Steve Harrison, co-founder of Lee Hecht Harrison, later LHH of The Adecco Group, died July 10th, 2021. Our last task together was to co-author a book published by McGraw Hill in 2020 called The Decency Code, The Leader’s Path to Building Integrity and Trust. His business was outplacement, and his leadership style was of extreme humility, and his passion, indeed his obsession, was finding ways to encourage others to perform, to rely on, and to teach others how to bring small decencies into everyone’s life at every opportunity.

His life accomplishments are on exhibit in the thousands of people, who with the help of Steve’s global company, found jobs after losing them. I will write more about Steve in the future, but for today, I would like to use his words to help you remember who he was, and what his life was about.

These are excerpted passages from the final chapter of The Decency Code, which was primarily written by Steve. It is a powerful and poignant explanation of why so many were lucky to know him and be helped by him.

From Harrison, Steve, and James E. Lukaszewski. The Decency Code, The Leader’s Path to Building Integrity and Trust. McGraw Hill, 2020.

We selected the term “decency” for this book because we wanted a word that reflects our view that small, constructive institutionalized gestures build great companies, families, and communities. It would follow that developing an enabling and civil environment could help fortify a company against misconduct. We believe that by fertilizing the foundation of corporate cultures with decencies, there's a likelihood that real engagement will improve, and a better than even chance that compliance initiatives can more easily take root.

Decencies serve a culture by adding impact to ethical standards. Leaders play a prominent role in this process. When the “little things”— small, yet meaningful gestures—take hold, they create stories and traditions that can enrich a culture. They can be felt by everyone. They are a unifying set of experiences that coalesce into resilient, value-driven cultures, resistant to the corner-cutting that is preliminary to serious misconduct. It turns out that “little things” have much bigger impact than we generally imagine and often last a very long time.

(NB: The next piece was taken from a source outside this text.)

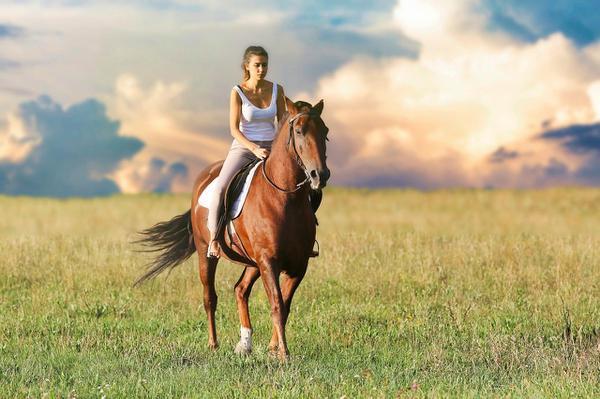 Polecane preparaty dla konia sportowego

A leader’s commitment to a civil and enabling business environment is essential. Small decencies are part of that commitment. Gestures that are visible, actionable, and scalable. Woven into the fabric of a corporate culture, these acts make the concepts of respect and integrity more vivid and palpable: Leadership accessibility and transparency; non­ financial rewards (“psychic income”), exhibiting trust, handwriting notes of thanks or job-well-done, downsizing with a velvet glove when downsizing is necessary, banning executive pomposity and pretentious perks, demonstrating the power of humility, and remembering, finally, that tough love is not an oxymoron.

Every absence of decency where decency is needed dilutes the culture of an organization. The stories that a company tells about itself are critical. Institutionalized decency gives the organization important clues about what its values are and how committed it is to their expression.

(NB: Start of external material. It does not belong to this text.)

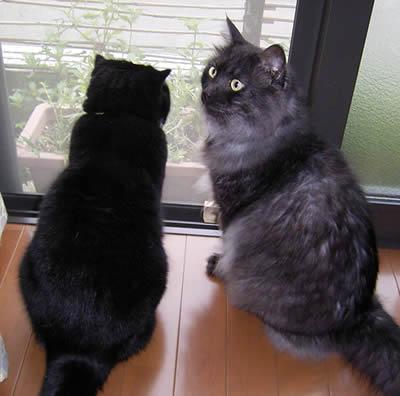 cats353.jpg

Decency and Civility Powerfully Enrich a Culture

The role of decency and civility in enriching a corporate culture has little to do with softness, submissiveness, or indecisiveness. You could argue that it is exactly the goodwill built up by decencies that help allow the organization to make it through the tough times.
Culture enrichment gives an organization sustainability, employer-of-choice reputation, and yes, even promotes regulatory compliance. Cultural enrichment is about getting a uniformly positive response to the question, “How does it feel to live in this environment and be shaped by it?”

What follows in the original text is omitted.